On the 31st of January 1606, Guy Fawkes was taken from the Tower of London to the Garden of St Paul’s Cathedral, Westminster, where he was hung, drawn and quartered.
Guy Fawxe was born on the 13th of April 1570 and baptised on the 16th of April that years at Saint Michael-le-Belfrey, York. He was the only son of Edward Fawkes and Edith Blake. Edward was proctor of the ecclesiastical courts and advocate of the consistory court of the Archbishop of York. Guy’s paternal grandmother was the daughter of a merchant, one time mayor of York. When she died in 1575 she left Guy her ‘best whistle and an angel of Gold’.
Guy went to St Peter’s School in York, where possibly John and Christopher Wright, both conspirators of the Gunpowder Plot, were also educated. At St Peter’s, Guy was taught by John Pulleyn, who was a suspected Catholic. How much influence he may have had on Guy cannot be determined at this stage, but it is clear that Guy’s parents were staunch Protestants and brought their son up in that faith.
Edward Fawkes died intestate in 1579 and his property went to Guy.
Some time after 1585, Edith Fawkes married Dionis Baynbridge of Scotton, Yorkshire. Dionis was related to many great Catholic families and was a known recusant. and it would seem that Guy renounced his earlier faith and became a Catholic at this time.

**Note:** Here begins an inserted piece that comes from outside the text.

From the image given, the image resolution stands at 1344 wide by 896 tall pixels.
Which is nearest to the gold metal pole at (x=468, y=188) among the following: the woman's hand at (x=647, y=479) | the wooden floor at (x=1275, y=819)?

As soon as he came of age and took possession of his inheritance, Guy made arrangements to lease the property and in 1593 left England for Flanders where he enlisted in the Spanish Army. In 1595, Guy was in the Spanish army that captured Calais and he was, according to one source, ‘sought by all the most distinguished in the archduke’s camp for nobility and virtue’.
The story of the Gunpowder Plot is too well known to be recounted here. Guy Fawkes was arrested at the proposed scene of the crime, and refused to divulge his co-conspirators until tortured on the rack.
Recently some historians have argued that the conspiracy was really devised by Robert Cecil,who, it is claimed, blackmailed one of the conspirators into organising the plot. The idea was to make Catholics so hated that Cecil would have no problem in passing further laws restricting and passing Catholics. Certainly such laws were passed immediately following the plot.
James I adapted the existing custom of celebrating the accession of a monarch with nationwide bonfires by passing a law making the festivities an annual event on November the 5th.
It may be that in 1605 Guy Fawkes was seen as the ‘ultimate’ villain, however, times change and according to to Wiki, Guy Fawkes was ranked 30th in the 2002 list of the 100 Greatest Britons, sponsored by the BBC.